しかし、「現代の日本社会において、大人が子どもを性愛の対象とすること自体には問題が無い」というのは違う。問題は大人と子どもの間に対等な関係を築くのが難しいからである理由は二点ある。
一点目は、権力関係があることだ。子どもと大人の間には、大きな力の差がある。肉体的な力だけではなく、社会的地位や社会経験、性的知識、相手を説得する話術など、個人差はあれども、大人はたいてい子どもより強い立場にある。そのとき、対等な関係を築くことは非常に難しい。権力関係が固定化されてしまうとは、支配関係が生じやすい。「イヤだといえない」「暴力をふるわれても抵抗できない」という、要するにドメスティックバイオレンス状態になりやすい。*1
二点目は、性教育が足りないことである。子どもへの性教育だけではない。大人も性教育がまったく足りていない。*2もちろん、セックスのテクニックではない。ましてや性経験が豊富かどうかではない。単純な、セックスは対等な関係で行う*3ということである。そんなことは誰でも知っているが、そんなことはなかなか理解できないことである。*4誰にも教えてもらえず、そして学ぶ場所がないままに大人になっていく人が多い。*5
この状態で、市場原則に児童ポルノを任せるのはマズイだろう。なぜなら、私たちはあいにく、対等な関係のセックスよりも、対等でない関係のセックスのほうが身近だし、現実味を感じることが多いからである。その上、暴力を振るうことに快感をおぼえるのは、まれなことではない。多くの人間にある欲望である。当然、私にもある。そして、冒頭で述べたように、この欲望を禁じることはできない。
東さんは
ぼくたちの社会では、欲望は裁けないことになっているからだ。殺人の欲望と殺人の行為のあいだには無限の距離がある。同じように、児童との性的な行為は犯罪でも、児童への性的な欲望そのものは犯罪ではない。この原則は動かせない。
(同上)
と述べる。私もこれに賛同する。暴力を振るうことは禁じることができるが、暴力を欲望することは禁じられない。
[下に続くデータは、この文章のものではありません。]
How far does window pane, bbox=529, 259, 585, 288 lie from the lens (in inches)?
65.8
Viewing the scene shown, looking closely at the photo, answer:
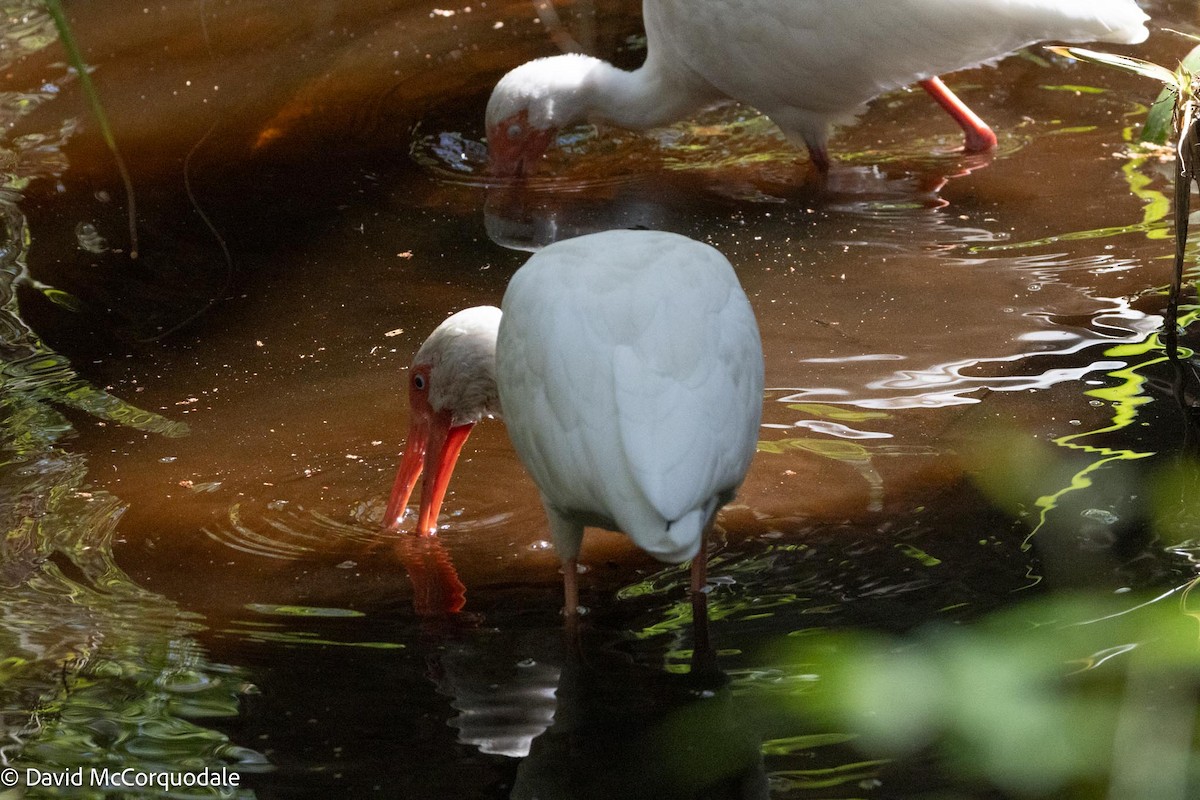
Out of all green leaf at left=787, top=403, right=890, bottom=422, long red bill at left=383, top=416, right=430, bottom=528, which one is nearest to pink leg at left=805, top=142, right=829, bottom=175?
green leaf at left=787, top=403, right=890, bottom=422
その上で、私はその立場にあるのならば、次の責務があると考える。それは「欲望を行為に移さないシステムを考える」という責務である。相手を傷つける欲望を持っていても、その欲望をコントロールする方法が必要である。その方法を、いかに習得できるのか、という問題は、今、まったく解かれていない。欲望を肯定し、行為と切り離す以上、いかに切り離せるのかにも言及する必要があると考えている。
もし、東さんとこの点が共有できるのならば、私は心から東さんのこの主張に賛同するだろう。
*1:ここでは、子どもを合意無くレイプする児童虐待と、大人と子どもの性愛関係は別様のものとして扱っている
*2:先日、女性芸能人が「35歳になると羊水が腐る」と発言したようだが、思わず「過激な性教育が必要だなあ」と思ってしまった。また、レイプ被害者は「知らない人についていってはいけない」というしつけが足りていない、というようなことを書いた新聞記者がいるようだ。しつけが足りていないのは、「自分に相手がついてきたとしても、レイプしてはいけない」ということがわからないレイプ加害者のほうだろう。
*3:「セックスにはあらゆる形があり、自由である。そして、誰がセックスの相手であろうとも、イヤなときはイヤだといってよい」
*4:もちろん、私も含めて。
*5:そんなわけがない、ならば、どうしてこんなに性暴力が多いのか。